Se o trabalho de áudio não é bem feito, seja por qual motivo for: falta de tempo, falta de qualidade dos equipamentos, falta de esmero dos profissionais... isso fica evidente no filme e começa a tirar a atenção do espectador do que importa: a história que está sendo contada. O áudio não precisa de complexidade para ser bom, ele precisa estar dentro do contexto, existem filmes maravilhosos de Bergman e Bresson por exemplo, onde o áudio é somente o diálogo dos personagens, e isso é perfeito dentro da proposta do filme; o contrário do que acontece por exemplo com Nolan, onde há uma complexidade tão grande de elementos que às vezes fica difícil distinguir o que é música, o que é som direto, o que é efeito; mas isso não torna um trabalho melhor que o outro, são somente diferentes. Claro que a equipe de som precisa ser muito maior e demanda muito mais tempo (e dinheiro) num filme de Spielberg do que num filme de Varda, mas o que importa é que nos dois é realizado no som o necessário para se contar a história da melhor e mais coerente forma possível, de acordo com suas propostas.

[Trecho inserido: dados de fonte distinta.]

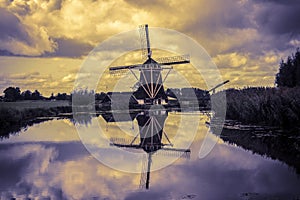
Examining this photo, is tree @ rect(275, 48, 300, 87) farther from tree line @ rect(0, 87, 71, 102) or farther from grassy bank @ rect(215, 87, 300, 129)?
tree line @ rect(0, 87, 71, 102)

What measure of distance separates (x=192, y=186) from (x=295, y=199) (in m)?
2.27

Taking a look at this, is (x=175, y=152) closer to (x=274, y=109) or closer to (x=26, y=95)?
(x=274, y=109)

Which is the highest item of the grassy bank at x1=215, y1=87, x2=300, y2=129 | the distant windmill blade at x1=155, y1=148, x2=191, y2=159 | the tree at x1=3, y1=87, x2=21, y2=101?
the tree at x1=3, y1=87, x2=21, y2=101

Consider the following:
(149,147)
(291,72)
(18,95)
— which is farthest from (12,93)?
(149,147)

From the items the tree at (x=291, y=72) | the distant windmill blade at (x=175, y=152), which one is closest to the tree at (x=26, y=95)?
the tree at (x=291, y=72)

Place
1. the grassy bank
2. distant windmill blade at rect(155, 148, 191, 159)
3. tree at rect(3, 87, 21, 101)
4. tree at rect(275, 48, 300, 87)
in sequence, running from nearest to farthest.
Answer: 1. distant windmill blade at rect(155, 148, 191, 159)
2. the grassy bank
3. tree at rect(275, 48, 300, 87)
4. tree at rect(3, 87, 21, 101)

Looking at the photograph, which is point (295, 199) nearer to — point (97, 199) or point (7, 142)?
point (97, 199)

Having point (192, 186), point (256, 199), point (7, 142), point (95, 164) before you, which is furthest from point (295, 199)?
point (7, 142)

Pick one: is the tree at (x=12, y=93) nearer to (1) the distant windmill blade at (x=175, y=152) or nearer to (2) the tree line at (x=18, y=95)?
(2) the tree line at (x=18, y=95)

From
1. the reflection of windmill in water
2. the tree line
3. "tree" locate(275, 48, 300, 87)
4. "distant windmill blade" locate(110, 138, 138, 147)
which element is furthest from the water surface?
the tree line

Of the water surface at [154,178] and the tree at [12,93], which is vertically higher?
the tree at [12,93]

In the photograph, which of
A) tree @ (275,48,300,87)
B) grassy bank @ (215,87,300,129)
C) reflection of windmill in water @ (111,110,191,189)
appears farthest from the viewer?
tree @ (275,48,300,87)

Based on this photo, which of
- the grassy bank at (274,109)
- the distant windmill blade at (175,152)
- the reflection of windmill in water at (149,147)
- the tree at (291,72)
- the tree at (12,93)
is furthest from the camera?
the tree at (12,93)

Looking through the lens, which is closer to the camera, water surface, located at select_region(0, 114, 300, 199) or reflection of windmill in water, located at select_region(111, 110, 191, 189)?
water surface, located at select_region(0, 114, 300, 199)
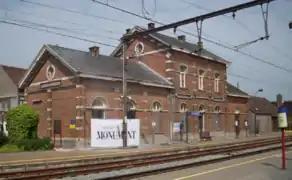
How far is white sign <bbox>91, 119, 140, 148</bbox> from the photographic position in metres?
Result: 24.7

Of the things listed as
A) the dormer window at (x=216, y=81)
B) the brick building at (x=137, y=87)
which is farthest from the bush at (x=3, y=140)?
the dormer window at (x=216, y=81)

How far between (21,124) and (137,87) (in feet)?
31.6

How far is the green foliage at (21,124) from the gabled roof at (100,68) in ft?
15.7

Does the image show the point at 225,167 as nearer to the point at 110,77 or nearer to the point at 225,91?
the point at 110,77

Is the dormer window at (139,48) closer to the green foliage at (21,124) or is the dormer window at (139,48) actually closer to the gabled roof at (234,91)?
the gabled roof at (234,91)

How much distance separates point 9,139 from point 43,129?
3341mm

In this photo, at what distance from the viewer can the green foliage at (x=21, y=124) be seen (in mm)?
26953

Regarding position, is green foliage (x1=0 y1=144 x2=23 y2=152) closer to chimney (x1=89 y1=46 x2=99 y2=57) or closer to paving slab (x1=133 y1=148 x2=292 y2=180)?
chimney (x1=89 y1=46 x2=99 y2=57)

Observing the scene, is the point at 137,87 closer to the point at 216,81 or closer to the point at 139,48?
the point at 139,48

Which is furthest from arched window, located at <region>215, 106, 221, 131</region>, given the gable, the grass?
the gable

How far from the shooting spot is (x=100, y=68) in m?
28.7

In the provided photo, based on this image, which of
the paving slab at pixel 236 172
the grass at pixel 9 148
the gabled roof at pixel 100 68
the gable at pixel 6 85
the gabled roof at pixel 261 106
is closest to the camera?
the paving slab at pixel 236 172

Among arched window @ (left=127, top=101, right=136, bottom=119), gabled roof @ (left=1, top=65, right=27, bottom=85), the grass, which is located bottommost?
the grass

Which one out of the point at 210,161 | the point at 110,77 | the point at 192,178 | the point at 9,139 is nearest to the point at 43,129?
the point at 9,139
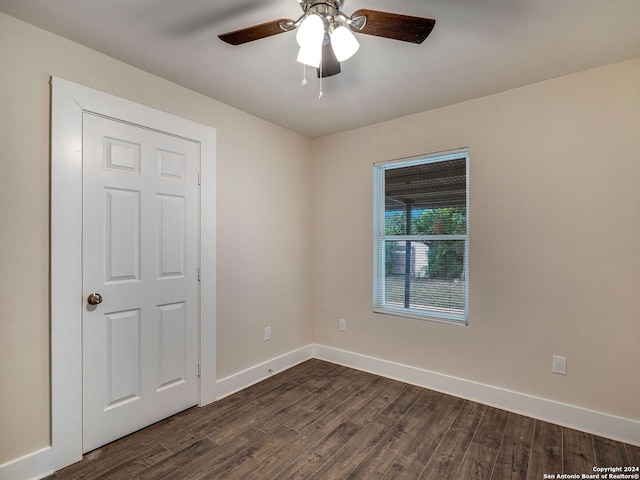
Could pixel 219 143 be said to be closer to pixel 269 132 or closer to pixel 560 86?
pixel 269 132

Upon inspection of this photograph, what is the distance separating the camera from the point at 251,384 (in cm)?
295

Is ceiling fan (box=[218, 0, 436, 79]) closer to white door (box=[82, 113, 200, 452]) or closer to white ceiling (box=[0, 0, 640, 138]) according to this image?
white ceiling (box=[0, 0, 640, 138])

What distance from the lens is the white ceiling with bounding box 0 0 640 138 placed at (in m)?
1.64

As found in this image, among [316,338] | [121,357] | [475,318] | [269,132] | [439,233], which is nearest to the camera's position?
[121,357]

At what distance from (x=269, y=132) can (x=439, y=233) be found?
1869 mm

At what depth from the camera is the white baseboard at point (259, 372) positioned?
274 centimetres

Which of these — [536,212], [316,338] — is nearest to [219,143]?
[316,338]

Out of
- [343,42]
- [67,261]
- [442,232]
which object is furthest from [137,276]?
[442,232]

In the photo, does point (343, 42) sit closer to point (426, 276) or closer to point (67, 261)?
point (67, 261)

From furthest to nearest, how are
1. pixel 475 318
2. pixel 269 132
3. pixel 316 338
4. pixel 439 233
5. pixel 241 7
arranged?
pixel 316 338
pixel 269 132
pixel 439 233
pixel 475 318
pixel 241 7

Quando inicio um trabalho, busco entender ainda na pré-produção (lendo o roteiro, conversando com o diretor) a proposta que aquele filme tem e a partir daí um universo de sons começa a surgir em minha mente, quando chega o primeiro corte esse universo cresce (ou se desfaz) e passo a transformá-lo em realidade, seja através da gravação ou da criação e manipulação de sons, ambientes e efeitos, mas sempre mantendo o foco no que é melhor não para mim ou para meus ouvidos, mas para a proposta do filme.


O ideal é que o som de um filme seja planejado desde a pré-produção, o acompanhamento de um sound designer, alguém que pense, coordene e articule o trabalho de áudio, ainda que remotamente, é imprescindível para uma realização de qualidade; se todos os equipamentos, ambientes, vozes de atores e, novamente, a proposta do diretor, forem conhecidos e estudados antes do início do processo de filmagem, a pós-produção (tanto edição quanto mixagem) conseguirá chegar num resultado muito melhor e em menos tempo.



Nós nunca estamos satisfeitos com quem somos (pelo menos eu nunca estou), buscamos sempre nos tornar melhores, e para quem trabalha com áudio é indispensável assistir e ouvir com atenção outros filmes, realizados por outras pessoas, conversar sobre suas técnicas com pessoas do ramo, se atualizar a respeito de softwares e equipamentos, diversificar seus interesses e, principalmente, acredito eu, descansar os ouvidos; muitas vezes passamos tanto tempo trabalhando que os ouvidos já não funcionam mais, tudo parece ruim e você começa a se achar um péssimo profissional e duvidar de toda sua carreira. É importante descansar.


Ainda vejo que o cinema independente (mas não só o independente) do Brasil tem muito a crescer, já demos um bom salto na última década, mas ainda não chegamos lá, infelizmente ainda não temos condição de nos colocar em pé de igualdade com outros cinemas do mundo. É bom deixar claro que digo isso meramente em relação a questões técnicas, principalmente com relação ao acesso a equipamentos e à valorização dos profissionais. Quanto à parte artística e criativa não é preciso nem dizer o quanto o nosso cinema é maravilhoso, basta observar o quanto conseguimos fazer mesmo com o descaso e a falta de incentivo com relação a arte no país.